Safety Leadership

Safety Leadership: Getting the measure of serious and fatal injury exposure in your organization

Editor’s Note: Achieving and sustaining an injury-free workplace demands strong leadership. Throughout 2013, experts from Ojai, CA-based consulting firm BST will share their point of view on what leaders need to know to guide their organizations to achieve world-class safety performance.

By Don Martin

Of all the things leaders worry about, by far the most troubling is that an employee might suffer a serious injury or fatality (SIF). Not only are SIF events devastating, they also are notoriously difficult to address – traditional safety metrics don’t detect exposure to them. This is why some leaders are championing the development of an SIF exposure rate. The goal is to bring visibility to SIF exposure and allow organizations to find and address their precursors.

An effective performance metric helps us track progress and make decisions about strategy and resource allocation.
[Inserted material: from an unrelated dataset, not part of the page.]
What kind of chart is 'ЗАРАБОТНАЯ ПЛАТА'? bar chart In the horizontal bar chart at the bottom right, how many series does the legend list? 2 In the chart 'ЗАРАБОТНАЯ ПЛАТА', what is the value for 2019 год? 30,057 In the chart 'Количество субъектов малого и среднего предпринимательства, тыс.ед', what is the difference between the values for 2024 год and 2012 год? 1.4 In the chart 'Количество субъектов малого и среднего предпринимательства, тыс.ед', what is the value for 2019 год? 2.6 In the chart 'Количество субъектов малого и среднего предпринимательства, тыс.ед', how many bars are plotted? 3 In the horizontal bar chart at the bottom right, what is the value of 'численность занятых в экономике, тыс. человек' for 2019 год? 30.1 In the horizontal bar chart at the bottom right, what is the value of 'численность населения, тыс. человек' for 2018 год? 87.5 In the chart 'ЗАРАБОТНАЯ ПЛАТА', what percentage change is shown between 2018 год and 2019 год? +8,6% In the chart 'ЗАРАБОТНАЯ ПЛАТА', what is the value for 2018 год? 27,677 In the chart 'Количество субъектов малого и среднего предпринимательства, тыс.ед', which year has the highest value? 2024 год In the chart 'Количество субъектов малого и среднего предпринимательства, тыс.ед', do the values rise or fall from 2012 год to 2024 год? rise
For example, the OSHA system for classifying and recording injuries has been an important driver of safety improvement. However, this system does not distinguish between injuries with potential for SIFs and those without. The number of SIFs are not a reliable measure either; they are simply too infrequent to provide statistical relevance.
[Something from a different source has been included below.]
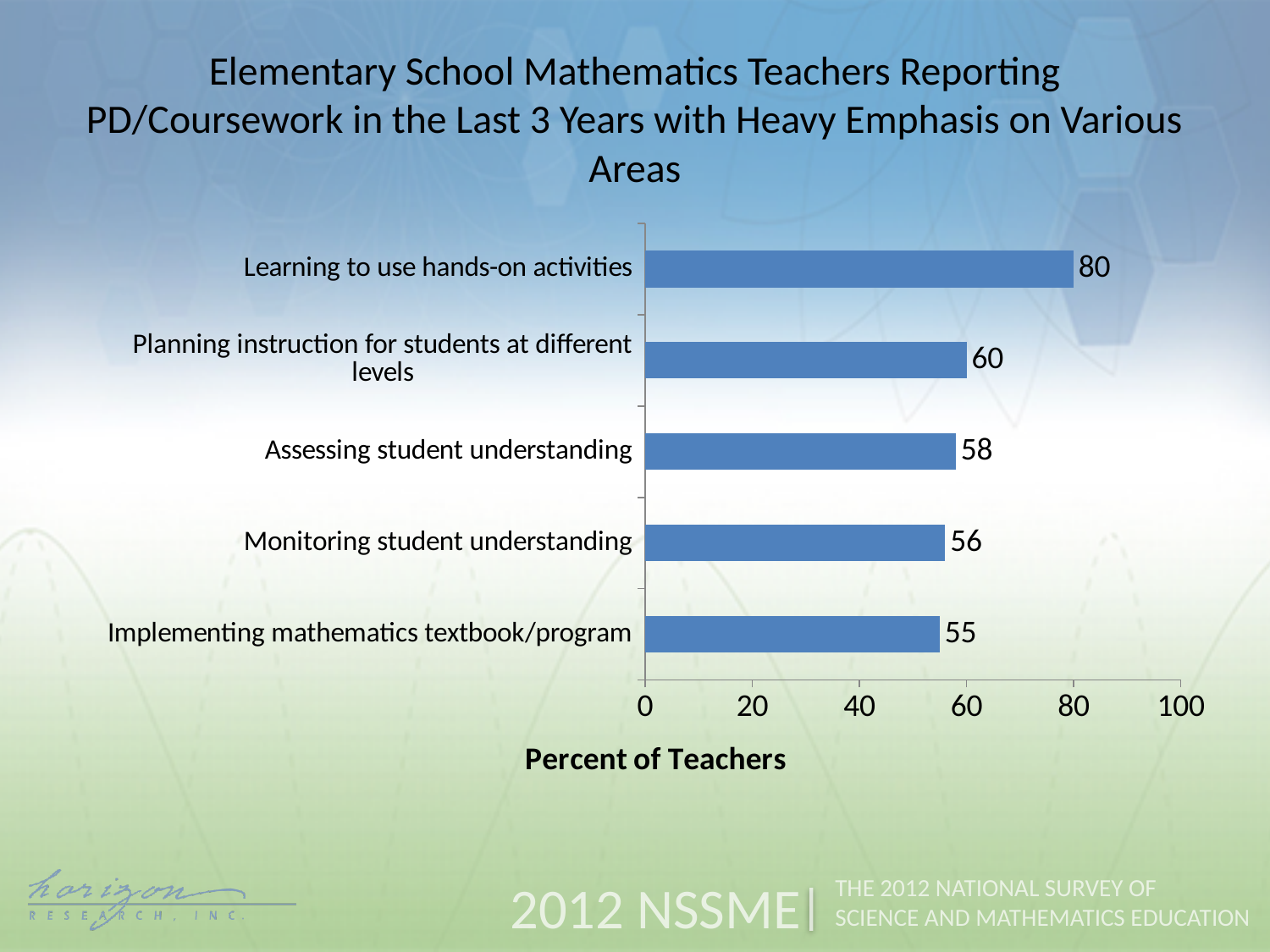
What is the value for Implementing mathematics textbook/program? 55 What is the value for Planning instruction for students at different levels? 60 Is the value for Monitoring student understanding greater or less than 60? less How many areas are shown in the chart? 5 What kind of chart is shown on the slide? bar chart What percent of teachers reported PD/coursework with heavy emphasis on learning to use hands-on activities? 80 What is the difference between the values for Assessing student understanding and Monitoring student understanding? 2 What is the label of the horizontal axis? Percent of Teachers Which area has the highest percent of teachers? Learning to use hands-on activities Which is larger, the value for Assessing student understanding or Implementing mathematics textbook/program? Assessing student understanding Which area has the lowest percent of teachers? Implementing mathematics textbook/program What is the difference between the values for Learning to use hands-on activities and Planning instruction for students at different levels? 20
Instead, we want to measure the rate of exposure to SIFs – both the exposures that resulted in an actual fatality or serious injury and those that have the reasonable potential to result in an SIF. Measuring the rate of potential SIFs expands the number of data points to a level where we can observe patterns and take the steps needed to save lives. Developing a measure of SIF potential consists of five steps:

  1. Educate your team (and yourself) on the importance of potential. SIFs tend to have different causes than lower-severity injuries and require different solutions to address them. Yet, many organizations classify events by outcome rather than potential – effectively ignoring critical contextual differences. This means a sprain caused by manual lifting (low SIF potential) is given the same resources and attention as a sprain caused by movement to avoid being struck by a moving forklift (high SIF potential).
  2. Determine what you mean by SIF and SIF exposure potential. While fatalities refer to a work-related fatal injury or illness, “serious injury” can be defined more or less broadly. Some organizations classify a serious injury simply as a life-threatening (requiring immediate attention) injury or illness. Others broaden that definition to include injuries that are life-altering (causing permanent change to normal life activity).
  3. Develop a reliable classification scheme to evaluate incidents for SIF potential. An injury case can be said to have SIF exposure potential when the incident results in an actual SIF or when the exposure could have reasonably and realistically resulted in a fatality or serious injury outcome if repeated. There are two general approaches to determining SIF potential: the judgment-based narrative review (using a case-by-case review to assess SIF potential) and the event-based decision tree (using a customized decision tree). Whichever method you use, the goal is to fuel a reliable metric for SIF exposures.
  4. Calculate the SIF exposure metric. The metric can be expressed a couple of ways. Research demonstrates that about 20 percent of reported cases have SIF exposure, so the SIF metric can be expressed as a percentage of reported cases. It also can be calculated as a rate based on reported OSHA recordable cases, using the same formula.
  5. Keep the SIF exposure rate in context. Finally, it is critical not to oversimplify the SIF exposure rate or reduce it to a number on a chart. The SIF exposure metric is different from all other safety statistics. The gravity of SIF events demands attention to the complex set of factors that drive them. This is why many of the leaders we know frame it as an “awareness” metric rather than a performance metric.

Making progress toward SIF reduction depends on visibility. Supplementing your reporting with an SIF exposure rate allows you to assess progress and detect increases in risk.

Ultimately, it helps change the question from “How could this happen?” to “How do we manage and control SIF precursors here?”

Don Martin is vice president and executive consultant with BST. Martin works with senior executives and executive management teams to develop and implement strategic solutions to improve safety operations and to eliminate fatalities.